• [Consignes]:
A - Recopiez le passage du texte sur la mémoire algéro-française compris entre "Par : DR MOHAMED" et "à leur développement.", inclus, en substituant "climat apaisé" à "climat serein".
B - D'après le texte sur la mémoire algéro-française, pendant combien d'années la colonisation a-t-elle duré ?
C - Rédigez la suite du texte sur la mémoire algéro-française, à partir de sa dernière phrase.

• [Bloc de texte]:
# # # # # # #

Par : DR MOHAMED MAIZ
         
UNIVERSITAIRE

La conception que l'on souhaite faire prévaloir est que le passé colonial, que les deux pays ont en partage, devrait être un lien de rapprochement et non un mur de séparation et de méfiance.”

On estime outre-Méditerranée, que les antagonismes politico-historiques dans l'approche du passé commun, algéro-français, à travers la question mémorielle, entrave l'instauration d'un climat serein dans les relations bilatérales, et porte préjudice à leur développement.
Le moment serait, donc, venu pour un examen conjoint des points d'achoppement.
La conception que l’on souhaite faire prévaloir est que le passé colonial, que les deux pays ont en partage, devrait être un lien de rapprochement et non un mur de séparation et de méfiance.
Pour pragmatique qu'elle soit, cette profession de foi présupposée pour sa concrétisation des avancées courageuses dans la reconnaissance et l'endossement des responsabilités dans le drame que furent 132 années d'une féroce colonisation.

# # # # # # #

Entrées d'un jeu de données
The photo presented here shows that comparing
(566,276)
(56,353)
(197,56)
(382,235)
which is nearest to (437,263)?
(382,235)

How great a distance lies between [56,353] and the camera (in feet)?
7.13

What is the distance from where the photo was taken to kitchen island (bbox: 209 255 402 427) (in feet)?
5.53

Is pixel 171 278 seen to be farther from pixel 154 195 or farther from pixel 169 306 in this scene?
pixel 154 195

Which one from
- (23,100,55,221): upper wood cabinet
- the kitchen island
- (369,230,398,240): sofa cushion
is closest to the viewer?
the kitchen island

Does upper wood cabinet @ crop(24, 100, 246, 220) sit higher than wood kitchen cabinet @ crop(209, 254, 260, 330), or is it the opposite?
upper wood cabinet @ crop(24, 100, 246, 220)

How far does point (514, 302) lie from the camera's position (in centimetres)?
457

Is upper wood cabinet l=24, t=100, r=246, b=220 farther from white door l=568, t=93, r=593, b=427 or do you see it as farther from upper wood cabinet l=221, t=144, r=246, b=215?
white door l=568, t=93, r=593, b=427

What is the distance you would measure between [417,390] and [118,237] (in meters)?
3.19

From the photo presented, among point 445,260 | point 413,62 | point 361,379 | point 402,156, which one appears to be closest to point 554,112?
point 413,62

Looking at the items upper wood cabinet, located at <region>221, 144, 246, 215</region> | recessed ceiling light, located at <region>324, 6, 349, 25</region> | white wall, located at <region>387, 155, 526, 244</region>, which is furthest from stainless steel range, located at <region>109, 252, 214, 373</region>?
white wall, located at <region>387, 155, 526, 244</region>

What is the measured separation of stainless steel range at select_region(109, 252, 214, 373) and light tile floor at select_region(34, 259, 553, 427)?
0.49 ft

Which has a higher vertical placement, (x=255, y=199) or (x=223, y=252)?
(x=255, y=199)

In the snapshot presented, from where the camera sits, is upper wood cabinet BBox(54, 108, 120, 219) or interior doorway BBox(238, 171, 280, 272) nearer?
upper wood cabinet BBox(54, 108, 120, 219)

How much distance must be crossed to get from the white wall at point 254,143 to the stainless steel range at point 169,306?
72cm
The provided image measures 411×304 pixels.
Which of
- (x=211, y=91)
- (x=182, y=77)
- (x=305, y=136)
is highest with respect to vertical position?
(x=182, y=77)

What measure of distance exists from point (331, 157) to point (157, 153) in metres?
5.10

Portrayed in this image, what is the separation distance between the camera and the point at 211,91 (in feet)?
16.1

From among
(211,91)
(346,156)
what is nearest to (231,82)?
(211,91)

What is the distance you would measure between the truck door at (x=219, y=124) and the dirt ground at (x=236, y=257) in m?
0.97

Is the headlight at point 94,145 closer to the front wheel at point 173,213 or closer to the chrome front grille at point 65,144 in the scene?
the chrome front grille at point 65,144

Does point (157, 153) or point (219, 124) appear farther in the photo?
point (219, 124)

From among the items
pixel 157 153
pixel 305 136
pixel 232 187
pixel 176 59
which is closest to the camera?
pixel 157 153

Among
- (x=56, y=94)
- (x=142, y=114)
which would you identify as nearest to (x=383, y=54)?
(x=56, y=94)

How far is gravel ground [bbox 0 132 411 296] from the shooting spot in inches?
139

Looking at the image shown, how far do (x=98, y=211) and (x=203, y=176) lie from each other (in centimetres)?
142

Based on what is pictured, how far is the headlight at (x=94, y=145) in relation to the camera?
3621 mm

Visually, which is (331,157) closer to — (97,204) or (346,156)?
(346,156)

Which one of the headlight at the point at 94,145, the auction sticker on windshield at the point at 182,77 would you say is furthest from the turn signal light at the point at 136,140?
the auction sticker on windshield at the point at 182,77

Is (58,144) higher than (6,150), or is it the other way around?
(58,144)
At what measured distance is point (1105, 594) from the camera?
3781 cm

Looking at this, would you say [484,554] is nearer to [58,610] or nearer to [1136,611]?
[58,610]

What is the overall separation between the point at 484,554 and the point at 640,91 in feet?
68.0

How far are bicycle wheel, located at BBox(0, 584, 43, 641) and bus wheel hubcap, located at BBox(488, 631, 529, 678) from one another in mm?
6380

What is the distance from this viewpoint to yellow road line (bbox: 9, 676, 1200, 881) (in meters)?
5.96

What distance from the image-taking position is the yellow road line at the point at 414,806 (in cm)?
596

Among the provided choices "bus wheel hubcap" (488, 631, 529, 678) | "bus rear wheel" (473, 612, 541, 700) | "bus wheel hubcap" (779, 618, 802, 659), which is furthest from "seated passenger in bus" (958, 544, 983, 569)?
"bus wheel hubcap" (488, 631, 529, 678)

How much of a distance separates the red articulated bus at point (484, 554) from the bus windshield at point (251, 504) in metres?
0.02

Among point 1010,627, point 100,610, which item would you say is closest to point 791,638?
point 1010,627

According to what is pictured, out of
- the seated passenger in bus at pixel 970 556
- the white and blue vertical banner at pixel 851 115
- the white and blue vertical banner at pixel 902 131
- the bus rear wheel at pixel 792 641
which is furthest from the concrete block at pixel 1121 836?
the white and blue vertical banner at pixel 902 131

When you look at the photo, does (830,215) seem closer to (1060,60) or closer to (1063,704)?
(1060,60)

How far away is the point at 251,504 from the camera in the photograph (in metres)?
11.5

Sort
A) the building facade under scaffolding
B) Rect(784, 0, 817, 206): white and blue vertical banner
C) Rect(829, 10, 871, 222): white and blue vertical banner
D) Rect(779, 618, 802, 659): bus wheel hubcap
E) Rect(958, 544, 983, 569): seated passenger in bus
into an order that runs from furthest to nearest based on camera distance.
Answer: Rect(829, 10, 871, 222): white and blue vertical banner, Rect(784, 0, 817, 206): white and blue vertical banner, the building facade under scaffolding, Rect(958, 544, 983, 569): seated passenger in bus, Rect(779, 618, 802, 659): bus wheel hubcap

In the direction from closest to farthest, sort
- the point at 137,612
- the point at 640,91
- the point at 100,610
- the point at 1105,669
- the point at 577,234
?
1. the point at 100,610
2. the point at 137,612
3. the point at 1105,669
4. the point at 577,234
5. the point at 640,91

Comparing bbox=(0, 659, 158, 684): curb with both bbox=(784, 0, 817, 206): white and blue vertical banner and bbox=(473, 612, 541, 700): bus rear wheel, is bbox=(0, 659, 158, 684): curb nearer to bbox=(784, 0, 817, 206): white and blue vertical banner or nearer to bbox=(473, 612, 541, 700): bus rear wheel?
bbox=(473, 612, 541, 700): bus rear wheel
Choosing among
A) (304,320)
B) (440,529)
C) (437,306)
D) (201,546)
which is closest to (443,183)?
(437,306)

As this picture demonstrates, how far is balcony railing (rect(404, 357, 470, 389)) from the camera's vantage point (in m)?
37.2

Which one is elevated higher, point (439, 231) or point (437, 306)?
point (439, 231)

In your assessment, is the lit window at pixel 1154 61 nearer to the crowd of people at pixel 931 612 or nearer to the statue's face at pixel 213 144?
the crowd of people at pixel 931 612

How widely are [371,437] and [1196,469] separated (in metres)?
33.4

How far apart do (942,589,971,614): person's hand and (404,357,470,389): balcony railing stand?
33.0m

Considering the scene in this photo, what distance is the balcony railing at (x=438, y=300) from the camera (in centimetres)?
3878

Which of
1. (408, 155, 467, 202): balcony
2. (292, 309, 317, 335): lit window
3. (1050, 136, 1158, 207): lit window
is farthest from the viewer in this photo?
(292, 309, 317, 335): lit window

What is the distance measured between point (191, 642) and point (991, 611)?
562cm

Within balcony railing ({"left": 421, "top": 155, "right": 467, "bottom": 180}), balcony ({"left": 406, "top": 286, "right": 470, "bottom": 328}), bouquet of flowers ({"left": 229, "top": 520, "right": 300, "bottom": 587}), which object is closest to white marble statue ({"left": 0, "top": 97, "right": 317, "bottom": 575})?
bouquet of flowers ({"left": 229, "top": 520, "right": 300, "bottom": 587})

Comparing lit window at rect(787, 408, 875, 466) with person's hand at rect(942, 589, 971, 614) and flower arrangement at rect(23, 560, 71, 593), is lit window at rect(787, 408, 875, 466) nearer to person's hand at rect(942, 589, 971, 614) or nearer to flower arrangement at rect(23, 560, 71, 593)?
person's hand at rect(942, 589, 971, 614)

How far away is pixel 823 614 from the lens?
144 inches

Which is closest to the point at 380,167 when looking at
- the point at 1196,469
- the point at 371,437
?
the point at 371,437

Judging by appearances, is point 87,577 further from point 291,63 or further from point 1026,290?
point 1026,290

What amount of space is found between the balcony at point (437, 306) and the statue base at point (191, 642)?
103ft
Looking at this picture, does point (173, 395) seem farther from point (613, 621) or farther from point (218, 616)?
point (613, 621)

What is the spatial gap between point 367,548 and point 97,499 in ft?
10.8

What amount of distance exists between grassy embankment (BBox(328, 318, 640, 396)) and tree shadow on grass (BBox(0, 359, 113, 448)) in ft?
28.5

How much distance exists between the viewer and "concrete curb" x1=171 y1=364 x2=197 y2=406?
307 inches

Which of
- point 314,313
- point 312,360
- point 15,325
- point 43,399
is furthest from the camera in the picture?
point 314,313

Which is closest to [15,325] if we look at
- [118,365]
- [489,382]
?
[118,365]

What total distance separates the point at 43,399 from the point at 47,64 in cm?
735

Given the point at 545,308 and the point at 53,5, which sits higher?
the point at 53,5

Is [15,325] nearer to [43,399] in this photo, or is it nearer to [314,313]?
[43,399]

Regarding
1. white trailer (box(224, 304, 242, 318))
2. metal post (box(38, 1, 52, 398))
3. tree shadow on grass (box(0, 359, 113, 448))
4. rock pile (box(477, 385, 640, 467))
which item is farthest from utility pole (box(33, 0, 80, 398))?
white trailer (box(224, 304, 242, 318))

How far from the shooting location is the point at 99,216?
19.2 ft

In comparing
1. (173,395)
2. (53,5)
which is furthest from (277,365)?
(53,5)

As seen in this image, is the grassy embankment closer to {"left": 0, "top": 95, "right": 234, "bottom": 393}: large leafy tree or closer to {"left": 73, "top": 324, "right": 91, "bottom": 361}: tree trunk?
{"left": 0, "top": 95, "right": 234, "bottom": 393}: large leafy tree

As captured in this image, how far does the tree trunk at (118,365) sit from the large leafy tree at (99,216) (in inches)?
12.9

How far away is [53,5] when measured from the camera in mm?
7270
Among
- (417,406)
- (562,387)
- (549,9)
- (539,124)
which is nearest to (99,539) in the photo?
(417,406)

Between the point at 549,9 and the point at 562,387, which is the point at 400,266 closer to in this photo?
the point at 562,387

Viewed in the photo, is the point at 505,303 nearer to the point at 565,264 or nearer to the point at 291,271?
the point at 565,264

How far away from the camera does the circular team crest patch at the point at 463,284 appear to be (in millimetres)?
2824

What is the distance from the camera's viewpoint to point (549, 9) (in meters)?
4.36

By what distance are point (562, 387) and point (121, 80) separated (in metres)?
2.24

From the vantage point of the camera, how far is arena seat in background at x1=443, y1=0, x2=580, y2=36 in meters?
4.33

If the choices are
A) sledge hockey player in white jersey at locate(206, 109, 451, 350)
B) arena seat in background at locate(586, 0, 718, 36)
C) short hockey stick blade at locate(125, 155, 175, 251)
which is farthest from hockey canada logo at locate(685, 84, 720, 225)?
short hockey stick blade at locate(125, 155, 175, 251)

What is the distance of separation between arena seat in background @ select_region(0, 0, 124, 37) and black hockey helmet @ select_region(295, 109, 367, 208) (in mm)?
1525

# # # # # # #

• [Réponses successives]:
A -
Par : DR MOHAMED MAIZ
         
UNIVERSITAIRE

La conception que l'on souhaite faire prévaloir est que le passé colonial, que les deux pays ont en partage, devrait être un lien de rapprochement et non un mur de séparation et de méfiance.”

On estime outre-Méditerranée, que les antagonismes politico-historiques dans l'approche du passé commun, algéro-français, à travers la question mémorielle, entrave l'instauration d'un climat apaisé dans les relations bilatérales, et porte préjudice à leur développement.

B - 132 années.

C -
Le rapport remis au président Macron ne pouvait, en raison de la complexité du sujet, échapper à la fatale diversité des appréciations souvent virulentes qu'il a suscitées. Partial, en deçà de l'objectivité historique éclectique, méritoire, les adjectifs n'ont pas manqué pour qualifier le contenu du document.
Il est un fait que l'apport que l'on peut lui reconnaître est qu'il rompt avec le mutisme officiel, les tabous sociopolitiques, l'enfouissement, et la négation de cette question au niveau de l’Hexagone.
Toutefois, le choix d'une terminologie feutrée, le recours à des euphémismes étudiés, et surtout le refus de nommer le crime de la colonisation par son nom sont révélateurs d'une tiédeur qui malmène la vérité historique.
Cette prudence politico-sémantique n'explique pas, pour autant, chez un historien connu par sa rigueur scientifique dans la recherche historique, le refus d'évoquer le terrible génocide que fut la conquête.
Il se dégage du rapport une espèce de match nul et une égale culpabilité dans la balance des souffrances endurées par les deux peuples.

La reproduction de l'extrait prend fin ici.